--- Sezione del documento ---
Ci tengo particolarmente a ringraziare Cristian per la sua pazienza, viste le modalità e tempistiche burrascose cui l’ho costretto per mettere insieme questa intervista.
Prima di tutto partiamo dalle origini: come nascono i Lambs? Quali esperienze hanno portato alla nascita della band e qual è il vostro percorso musicale?
Cristian: I Lambs nascono nel 2013 dall’urgenza di esprimere in musica certe sensazioni scomode o inspiegabili. L’amicizia tra un cantante e un batterista porta il progetto a sviluppare una forma mentis specifica: la musica è lo strumento scelto per raggiungere la propria catarsi. Il primo approccio della band era orientato su radici hardcore punk e black metal, allo stato attuale invece stiamo cercando di non affidarci a nessun genere specifico, dando priorità e respiro alla nostra espressione più naturale.
Di che tipo di catarsi stiamo parlando? Lo chiedo anche perché apprezzo molto i vostri testi (se ricordi la mia recensione, ho citato direttamente un paio di passaggi), e vorrei capire un po’ meglio da dove nascono. Come ha origine tutto questo disagio? È colpa della provincia romagnola?
--- Righe di dati ---
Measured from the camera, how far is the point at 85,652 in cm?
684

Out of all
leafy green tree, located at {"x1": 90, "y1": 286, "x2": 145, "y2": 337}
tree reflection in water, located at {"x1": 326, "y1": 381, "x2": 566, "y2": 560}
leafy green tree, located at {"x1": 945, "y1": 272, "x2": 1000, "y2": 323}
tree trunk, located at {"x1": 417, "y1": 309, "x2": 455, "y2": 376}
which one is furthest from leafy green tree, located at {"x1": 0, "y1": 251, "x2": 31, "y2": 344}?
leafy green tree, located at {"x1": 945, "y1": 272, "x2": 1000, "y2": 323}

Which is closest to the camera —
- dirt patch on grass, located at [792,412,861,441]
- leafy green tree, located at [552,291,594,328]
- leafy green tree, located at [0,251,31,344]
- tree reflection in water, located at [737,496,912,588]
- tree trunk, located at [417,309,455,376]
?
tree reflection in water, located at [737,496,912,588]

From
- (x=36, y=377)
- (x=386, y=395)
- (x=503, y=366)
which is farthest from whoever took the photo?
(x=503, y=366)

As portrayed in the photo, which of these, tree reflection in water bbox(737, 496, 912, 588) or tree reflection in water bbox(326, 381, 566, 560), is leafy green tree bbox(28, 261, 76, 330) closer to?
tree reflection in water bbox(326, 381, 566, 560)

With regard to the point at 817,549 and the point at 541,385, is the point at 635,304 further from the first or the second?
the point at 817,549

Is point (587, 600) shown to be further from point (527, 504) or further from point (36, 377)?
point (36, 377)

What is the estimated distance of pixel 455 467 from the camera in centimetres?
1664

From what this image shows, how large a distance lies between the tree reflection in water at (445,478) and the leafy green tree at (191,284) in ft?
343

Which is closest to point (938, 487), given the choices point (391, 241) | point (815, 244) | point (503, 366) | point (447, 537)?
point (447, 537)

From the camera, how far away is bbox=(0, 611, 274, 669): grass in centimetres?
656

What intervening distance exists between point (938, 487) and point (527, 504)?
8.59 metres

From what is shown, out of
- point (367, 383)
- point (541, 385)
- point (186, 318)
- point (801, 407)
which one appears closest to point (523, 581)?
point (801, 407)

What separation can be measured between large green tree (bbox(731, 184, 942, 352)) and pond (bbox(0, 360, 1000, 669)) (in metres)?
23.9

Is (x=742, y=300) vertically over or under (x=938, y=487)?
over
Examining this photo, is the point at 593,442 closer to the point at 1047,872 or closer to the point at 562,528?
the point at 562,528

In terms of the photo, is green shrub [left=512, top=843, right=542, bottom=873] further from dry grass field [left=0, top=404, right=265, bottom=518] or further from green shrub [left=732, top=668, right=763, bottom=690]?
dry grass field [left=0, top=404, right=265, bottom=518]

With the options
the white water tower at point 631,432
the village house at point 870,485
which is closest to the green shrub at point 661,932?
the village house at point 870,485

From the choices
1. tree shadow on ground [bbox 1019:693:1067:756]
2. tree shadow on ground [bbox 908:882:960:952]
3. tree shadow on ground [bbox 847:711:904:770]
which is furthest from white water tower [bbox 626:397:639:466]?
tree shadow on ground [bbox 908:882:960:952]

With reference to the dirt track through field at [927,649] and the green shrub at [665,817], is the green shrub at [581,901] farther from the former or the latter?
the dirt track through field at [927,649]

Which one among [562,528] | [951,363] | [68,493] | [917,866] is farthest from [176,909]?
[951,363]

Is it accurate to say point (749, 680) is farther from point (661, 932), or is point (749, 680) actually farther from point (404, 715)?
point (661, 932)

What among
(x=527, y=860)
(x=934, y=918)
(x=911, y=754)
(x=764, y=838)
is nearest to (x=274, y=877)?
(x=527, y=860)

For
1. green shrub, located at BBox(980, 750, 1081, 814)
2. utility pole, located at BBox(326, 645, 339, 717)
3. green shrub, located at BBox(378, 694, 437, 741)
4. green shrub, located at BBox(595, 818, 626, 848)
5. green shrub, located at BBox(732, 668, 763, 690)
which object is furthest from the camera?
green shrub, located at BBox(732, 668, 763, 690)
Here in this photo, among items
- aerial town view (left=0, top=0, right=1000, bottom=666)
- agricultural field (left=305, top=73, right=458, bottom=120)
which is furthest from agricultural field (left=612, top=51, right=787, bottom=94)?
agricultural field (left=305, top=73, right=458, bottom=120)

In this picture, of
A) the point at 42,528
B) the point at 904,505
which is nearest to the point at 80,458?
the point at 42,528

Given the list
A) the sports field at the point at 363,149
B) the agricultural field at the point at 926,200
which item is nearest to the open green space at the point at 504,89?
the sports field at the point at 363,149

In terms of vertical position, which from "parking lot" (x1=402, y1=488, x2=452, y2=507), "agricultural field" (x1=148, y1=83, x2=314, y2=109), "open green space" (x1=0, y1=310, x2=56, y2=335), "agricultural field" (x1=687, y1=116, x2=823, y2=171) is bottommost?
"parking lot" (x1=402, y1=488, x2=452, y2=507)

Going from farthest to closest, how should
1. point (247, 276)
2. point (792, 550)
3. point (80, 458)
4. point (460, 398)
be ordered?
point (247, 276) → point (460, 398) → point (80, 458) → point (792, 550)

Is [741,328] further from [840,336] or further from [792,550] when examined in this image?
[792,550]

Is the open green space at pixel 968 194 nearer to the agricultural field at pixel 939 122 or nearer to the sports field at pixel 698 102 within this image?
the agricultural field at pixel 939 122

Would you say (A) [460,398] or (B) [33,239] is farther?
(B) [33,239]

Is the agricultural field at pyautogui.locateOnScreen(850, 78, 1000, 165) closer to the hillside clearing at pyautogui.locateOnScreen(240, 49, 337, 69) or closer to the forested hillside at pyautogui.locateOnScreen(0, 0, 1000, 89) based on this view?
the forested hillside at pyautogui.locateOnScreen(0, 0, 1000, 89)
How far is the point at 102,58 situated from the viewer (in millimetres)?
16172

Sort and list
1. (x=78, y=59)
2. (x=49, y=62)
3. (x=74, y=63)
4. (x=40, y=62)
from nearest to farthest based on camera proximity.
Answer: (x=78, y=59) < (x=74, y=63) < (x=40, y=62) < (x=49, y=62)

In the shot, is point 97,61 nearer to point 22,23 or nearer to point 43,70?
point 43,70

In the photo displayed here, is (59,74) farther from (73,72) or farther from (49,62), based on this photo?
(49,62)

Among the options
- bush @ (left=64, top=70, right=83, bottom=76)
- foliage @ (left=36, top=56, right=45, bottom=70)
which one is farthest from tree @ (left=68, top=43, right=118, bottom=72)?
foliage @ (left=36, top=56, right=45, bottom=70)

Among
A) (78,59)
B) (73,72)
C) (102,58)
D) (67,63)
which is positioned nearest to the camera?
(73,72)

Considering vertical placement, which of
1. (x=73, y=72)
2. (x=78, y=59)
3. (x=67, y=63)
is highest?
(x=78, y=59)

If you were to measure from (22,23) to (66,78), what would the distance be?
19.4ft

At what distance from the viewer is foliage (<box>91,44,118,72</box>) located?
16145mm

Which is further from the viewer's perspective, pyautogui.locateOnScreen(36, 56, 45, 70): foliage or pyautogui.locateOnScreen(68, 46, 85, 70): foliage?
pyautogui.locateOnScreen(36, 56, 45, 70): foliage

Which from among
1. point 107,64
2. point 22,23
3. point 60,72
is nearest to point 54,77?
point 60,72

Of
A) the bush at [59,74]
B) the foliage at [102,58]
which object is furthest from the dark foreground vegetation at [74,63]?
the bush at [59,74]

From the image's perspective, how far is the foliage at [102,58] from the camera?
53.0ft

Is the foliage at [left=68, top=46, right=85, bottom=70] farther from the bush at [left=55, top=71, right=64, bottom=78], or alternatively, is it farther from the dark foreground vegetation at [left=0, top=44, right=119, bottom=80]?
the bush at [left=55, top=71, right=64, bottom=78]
---
◆ **Sfide**
A. Riporta tutte le frasi interrogative presenti nell'intervista sui Lambs, nell'ordine in cui compaiono.
B. Prosegui l'intervista sui Lambs a partire dal punto in cui si interrompe.

◆ **Risposte fornite**
A.
1. Prima di tutto partiamo dalle origini: come nascono i Lambs?
2. Quali esperienze hanno portato alla nascita della band e qual è il vostro percorso musicale?
3. Di che tipo di catarsi stiamo parlando?
4. Come ha origine tutto questo disagio?
5. È colpa della provincia romagnola?

B.
I testi descrivono principalmente il disagio sociale dell’uomo contemporaneo e tutto ciò che deve affrontare o reprimere all’interno della quotidiana routine. Mettere nero su bianco i propri demoni diventa terapeutico; in questo senso credo che scrivere sia utile a chiunque voglia esorcizzare qualcosa. L’ambiente che ci circonda sicuramente ci influenza su più aspetti, ma non credo sia colpa della Romagna se certi giorni si hanno pensieri particolarmente cupi o si è colmi di rabbia [ridacchia, n.d.Bosj].
Sono perfettamente d’accordo, anzi, mi pare che oggi di motivi per avere pensieri particolarmente cupi ce ne siano ovunque. Però una domanda sulla Romagna devo fartela, perché il giro post-hc-disagio da quelle parti va fortissimo: Marnero, Sedna, Postvorta e pure Vasco Brondi da Fràra, anche se sappiamo tutti che era bello solo il demo. Ce n’è per tutti i gusti. Che acqua vi danno da bere? Siete in contatto tra di voi, c’è un po’ di comunione? E invece, per andare più nello specifico, i vostri demoni in particolare quali sono? Con cosa vi scontrate quotidianamente? Il precariato, la depressione, il cambiamento climatico, il palinsesto Mediaset?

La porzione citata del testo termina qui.